→ **Selected text**:

####

5. Scapulothoracic joint: loose connective tissue between the subscapularis and serratus anterior muscles that allows gliding of the scapula on the chest wall.
Besides the true joints and functional articulations, the two ligamentous attachments between the clavicle and first rib (costoclavicular ligament) and between the clavicle and coracoid process (coracoclavicular ligament) contribute to the mobility of the upper limb. All of these structures together comprise a functional unit, and free mobility in all the joints is necessary to achieve a full range of motion. This expansive mobility is gained at the cost of stability, however. Since the shoulder has a loose capsule and weak reinforcing ligaments, it must rely on the stabilizing effect of the rotator cuff tendons. As the upper limb changed in mammalian evolution from an organ of support to one of manipulation, the soft tissues and their pathology assumed increasing importance. As a result, a large percentage of shoulder disorders involve the soft tissues.
B The sternoclavicular joint and its ligaments
Anterior view. The sternoclavicular joint (also called the medial clavicular joint) and the acromioclavicular joint (the lateral clavicular joint, see below) together make up the true joints within the shoulder girdle itself. In the figure, a coronal section has been made through the sternum and adjacent clavicle to demonstrate the inside of the left sternoclavicular joint. A fibrocartilaginous articular disk compensates for the mismatch of surfaces between the two saddle-shaped articular faces of the clavicle and manubrium.

####

→ **Data listing**:

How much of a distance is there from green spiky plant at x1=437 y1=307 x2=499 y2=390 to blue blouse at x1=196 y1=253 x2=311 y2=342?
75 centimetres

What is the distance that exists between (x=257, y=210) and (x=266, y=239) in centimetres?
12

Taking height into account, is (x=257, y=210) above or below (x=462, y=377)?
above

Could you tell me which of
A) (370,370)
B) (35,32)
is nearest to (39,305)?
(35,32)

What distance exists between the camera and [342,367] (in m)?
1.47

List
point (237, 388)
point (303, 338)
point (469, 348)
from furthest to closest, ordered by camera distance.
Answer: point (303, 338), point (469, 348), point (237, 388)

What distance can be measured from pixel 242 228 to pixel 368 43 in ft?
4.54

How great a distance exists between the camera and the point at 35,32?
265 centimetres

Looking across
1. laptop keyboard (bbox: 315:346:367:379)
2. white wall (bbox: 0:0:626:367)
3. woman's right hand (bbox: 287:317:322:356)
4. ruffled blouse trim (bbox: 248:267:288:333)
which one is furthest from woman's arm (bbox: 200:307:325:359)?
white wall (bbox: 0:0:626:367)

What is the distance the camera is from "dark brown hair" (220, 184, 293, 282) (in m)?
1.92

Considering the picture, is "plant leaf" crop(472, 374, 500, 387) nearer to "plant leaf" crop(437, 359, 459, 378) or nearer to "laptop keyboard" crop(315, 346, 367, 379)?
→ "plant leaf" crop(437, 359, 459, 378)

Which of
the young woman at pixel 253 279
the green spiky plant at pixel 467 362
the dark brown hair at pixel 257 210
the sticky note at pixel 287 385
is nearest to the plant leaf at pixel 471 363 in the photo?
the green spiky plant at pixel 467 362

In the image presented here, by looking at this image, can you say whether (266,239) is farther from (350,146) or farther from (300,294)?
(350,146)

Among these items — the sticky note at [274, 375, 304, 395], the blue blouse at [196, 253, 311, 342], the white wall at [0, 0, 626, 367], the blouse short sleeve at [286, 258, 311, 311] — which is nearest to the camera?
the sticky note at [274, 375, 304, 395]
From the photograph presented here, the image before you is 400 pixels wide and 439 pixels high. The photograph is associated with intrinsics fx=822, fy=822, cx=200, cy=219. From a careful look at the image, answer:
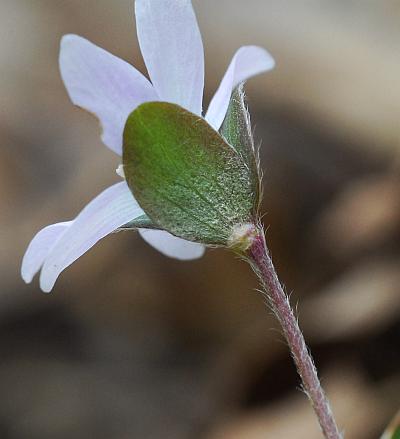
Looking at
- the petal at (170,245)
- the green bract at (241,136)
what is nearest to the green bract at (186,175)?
the green bract at (241,136)

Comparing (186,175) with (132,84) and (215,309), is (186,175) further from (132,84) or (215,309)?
(215,309)

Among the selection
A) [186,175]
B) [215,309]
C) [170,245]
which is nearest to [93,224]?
[186,175]

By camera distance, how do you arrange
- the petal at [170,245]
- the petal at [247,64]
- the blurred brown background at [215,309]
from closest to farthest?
1. the petal at [247,64]
2. the petal at [170,245]
3. the blurred brown background at [215,309]

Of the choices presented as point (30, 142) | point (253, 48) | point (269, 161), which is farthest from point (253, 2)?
point (253, 48)

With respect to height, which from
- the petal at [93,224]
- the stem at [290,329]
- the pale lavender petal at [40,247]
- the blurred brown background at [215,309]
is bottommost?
the blurred brown background at [215,309]

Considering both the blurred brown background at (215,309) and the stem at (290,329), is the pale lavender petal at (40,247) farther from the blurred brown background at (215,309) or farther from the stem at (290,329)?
the blurred brown background at (215,309)

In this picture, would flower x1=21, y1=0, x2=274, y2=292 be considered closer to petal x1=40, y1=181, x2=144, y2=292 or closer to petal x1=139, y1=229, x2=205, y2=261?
petal x1=40, y1=181, x2=144, y2=292

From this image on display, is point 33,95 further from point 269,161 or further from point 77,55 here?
point 77,55
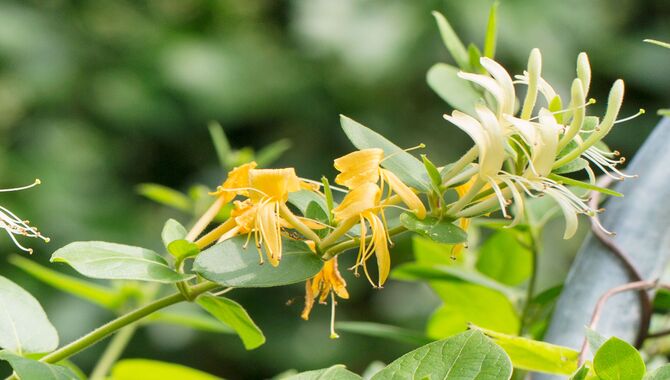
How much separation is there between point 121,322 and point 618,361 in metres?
0.21

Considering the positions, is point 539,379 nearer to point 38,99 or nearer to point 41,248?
point 41,248

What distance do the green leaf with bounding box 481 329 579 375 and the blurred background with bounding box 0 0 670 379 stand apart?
1973 millimetres

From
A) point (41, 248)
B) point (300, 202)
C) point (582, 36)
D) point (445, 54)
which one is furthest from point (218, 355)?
point (300, 202)

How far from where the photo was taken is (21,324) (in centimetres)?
48

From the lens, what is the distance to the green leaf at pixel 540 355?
0.47m

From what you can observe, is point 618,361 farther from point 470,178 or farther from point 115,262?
point 115,262

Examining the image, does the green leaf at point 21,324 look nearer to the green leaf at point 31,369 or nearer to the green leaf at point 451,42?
the green leaf at point 31,369

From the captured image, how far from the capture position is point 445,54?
2730mm

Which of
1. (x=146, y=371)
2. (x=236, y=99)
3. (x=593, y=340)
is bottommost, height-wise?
(x=236, y=99)

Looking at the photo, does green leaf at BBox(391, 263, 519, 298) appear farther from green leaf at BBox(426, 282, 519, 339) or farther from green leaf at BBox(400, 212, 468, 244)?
green leaf at BBox(400, 212, 468, 244)

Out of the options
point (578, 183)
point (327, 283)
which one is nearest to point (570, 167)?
point (578, 183)

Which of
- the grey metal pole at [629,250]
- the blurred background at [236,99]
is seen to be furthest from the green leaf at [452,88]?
the blurred background at [236,99]

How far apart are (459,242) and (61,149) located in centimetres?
249

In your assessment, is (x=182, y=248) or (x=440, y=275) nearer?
(x=182, y=248)
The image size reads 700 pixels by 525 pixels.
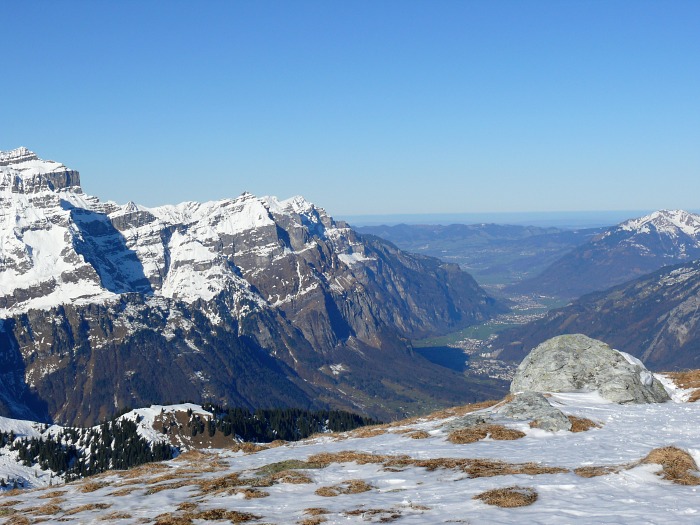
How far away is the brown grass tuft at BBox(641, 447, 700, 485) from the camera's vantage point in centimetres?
3147

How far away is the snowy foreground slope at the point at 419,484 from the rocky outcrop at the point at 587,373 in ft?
17.4

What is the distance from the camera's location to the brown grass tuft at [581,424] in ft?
160

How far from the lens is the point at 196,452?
2635 inches

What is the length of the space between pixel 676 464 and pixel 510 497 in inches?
432

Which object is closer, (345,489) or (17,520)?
(17,520)

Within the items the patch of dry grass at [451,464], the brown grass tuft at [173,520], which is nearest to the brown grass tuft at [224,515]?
the brown grass tuft at [173,520]

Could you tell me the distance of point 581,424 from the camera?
49344 millimetres

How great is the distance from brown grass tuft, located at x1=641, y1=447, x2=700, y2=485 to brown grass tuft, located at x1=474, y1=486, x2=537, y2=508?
7768 millimetres

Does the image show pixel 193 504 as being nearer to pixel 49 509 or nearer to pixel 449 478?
pixel 49 509

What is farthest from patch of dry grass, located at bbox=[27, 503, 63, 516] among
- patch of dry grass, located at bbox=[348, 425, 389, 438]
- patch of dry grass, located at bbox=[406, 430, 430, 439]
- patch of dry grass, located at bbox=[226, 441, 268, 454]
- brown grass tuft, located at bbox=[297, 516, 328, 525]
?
patch of dry grass, located at bbox=[348, 425, 389, 438]

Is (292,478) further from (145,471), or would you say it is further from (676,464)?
(676,464)

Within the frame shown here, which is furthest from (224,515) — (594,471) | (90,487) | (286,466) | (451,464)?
(594,471)

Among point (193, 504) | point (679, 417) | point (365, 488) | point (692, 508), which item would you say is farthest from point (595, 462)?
point (193, 504)

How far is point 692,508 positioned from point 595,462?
36.8ft
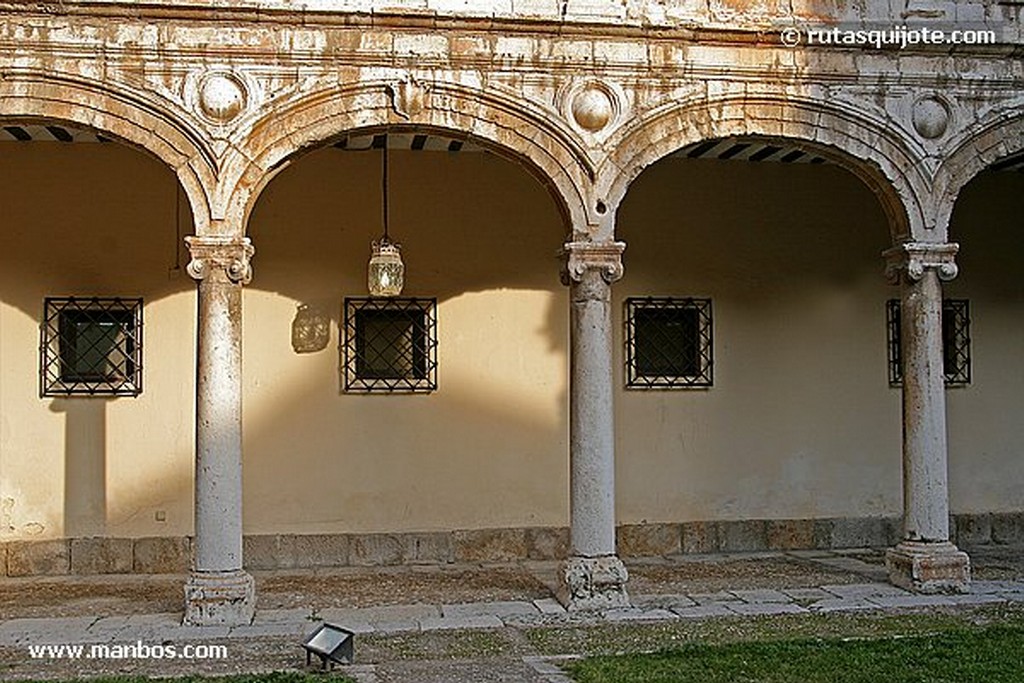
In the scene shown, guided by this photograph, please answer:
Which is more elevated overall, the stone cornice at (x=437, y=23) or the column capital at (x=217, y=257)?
the stone cornice at (x=437, y=23)

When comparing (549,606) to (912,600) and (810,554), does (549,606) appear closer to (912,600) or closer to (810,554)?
(912,600)

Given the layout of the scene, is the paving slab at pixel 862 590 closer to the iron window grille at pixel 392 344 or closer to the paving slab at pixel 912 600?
the paving slab at pixel 912 600

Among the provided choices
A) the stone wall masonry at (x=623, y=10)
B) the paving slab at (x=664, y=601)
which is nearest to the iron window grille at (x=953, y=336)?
the stone wall masonry at (x=623, y=10)

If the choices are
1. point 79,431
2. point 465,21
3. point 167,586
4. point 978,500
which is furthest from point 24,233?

####

→ **Exercise instructions**:
A: Can you summarize the passage on shoulder joints in two sentences?
B: Could you write the next part of the passage on shoulder joints, picking up after its last sentence?
You won't need the lines to do this.

→ **Results of the tasks**:
A: The shoulder's joints, functional articulations and two ligamentous attachments to the clavicle form a functional unit that gives the upper limb wide mobility at the cost of stability, so the shoulder relies on the rotator cuff tendons and many shoulder disorders involve the soft tissues. The sternoclavicular and acromioclavicular joints are the true joints of the shoulder girdle, and in the sternoclavicular joint a fibrocartilaginous articular disk compensates for the mismatch between the saddle-shaped faces of the clavicle and manubrium.

B:
C The acromioclavicular joint and its ligaments
Right shoulder, anterior view. The acromioclavicular joint (the lateral clavicular joint) has the form of a plane joint. Because the articulating surfaces are flat, they must be held in place by strong ligaments (acromioclavicular, coracoacromial, and coracoclavicular ligaments). This greatly limits the mobility of the acromioclavicular joint. In some individuals the acromioclavicular joint has a variably shaped articular disk that gives the joint greater mobility.
1.12 The Joints of the Shoulder: Ligaments of the Clavicular and Scapulothoracic Joints
A Ligaments of the sternoclavicular and acromioclavicular joints
Right side, superior view.
B Injuries to the acromioclavicular ligaments
These injuries often result from falling on a shoulder or an outstretched arm. According to Tossy, they can be classified into three types:
The acromioclavicular and coracoclavicular ligaments are stretched but still intact.
The acromioclavicular ligament is ruptured, with subluxation of the joint.
Ligaments are all disrupted, with complete dislocation of the acromioclavicular joint.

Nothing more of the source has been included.